Weekend Cooking: A two Michelin-starred meal in Singapore

I keep meaning to write a post about what we ate in Singapore. I mean to talk about all my favourite local foods that I gobbled up, but I think I will write that in another post. Instead, here’s a post about some fine dining dinners that I enjoyed when we were there for two weeks in July.

We happened to be in Singapore during the launch of the country’s first ever Michelin guide. Two hawker stalls, one selling soy sauce chicken rice and noodles, the other selling pork noodles (bah chor mee), received one Michelin star each! Of course these days one has to queue for several hours just to get a plate of Michelin-starred noodles.

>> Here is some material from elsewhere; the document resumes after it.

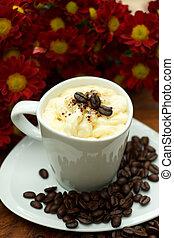 Espresso con panna coffee and Red chrysanthemum flower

But hey, I guess nowhere else can you say that you had a Michelin-starred meal for less than US$5!

The Husband and I had planned a little couple time, a long-awaited get away at a local hotel in Singapore. One of his relatives is the general manager there, so he upgraded us to a lovely suite with its own private hot tub outside on the balcony. It was good to get away from the kids, with the added plus of free babysitting from both sets of grandparents!

Before we flew to Singapore, the Husband said, pick a restaurant! I had mulled over the choices. Singapore is full of good places to eat at. Should I pick that hot new restaurant in the National Gallery, Odette? Or was that just too trendy for me? In the end, that was decided as it was impossible to get a table! Even for weekday lunch.

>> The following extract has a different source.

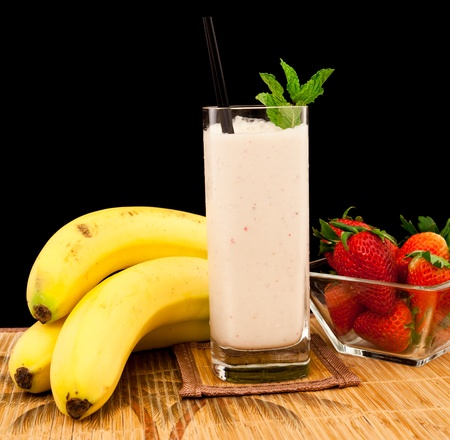 milk shake: fresh strawberry banana banana milk shake on a tropical mat isolated on a black background Stock Photo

So we went to Les Amis, which has been around since 1994, and supposedly the first independent fine-dining establishment in Singapore.

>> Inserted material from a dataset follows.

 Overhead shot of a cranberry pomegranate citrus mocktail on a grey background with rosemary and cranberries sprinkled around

It was a quiet Tuesday evening, and we were the first table to be seated on the ground floor. A private function seemed to be going upstairs as the hostess brought quite a few people up, some dressed surprisingly casual, then again, this is Singapore. And this fine dining establishment didn’t require a jacket – the Husband had made sure to ask when he called to reserve a table.

The maître d’ was very pleasant and explained the menu to us. The sommelier was surprisingly young (the legal drinking age in Singapore is 18 and part of me wanted to ask if he was that!), and so was one of the waitresses, who brought us some light bites to savor while we perused the menu.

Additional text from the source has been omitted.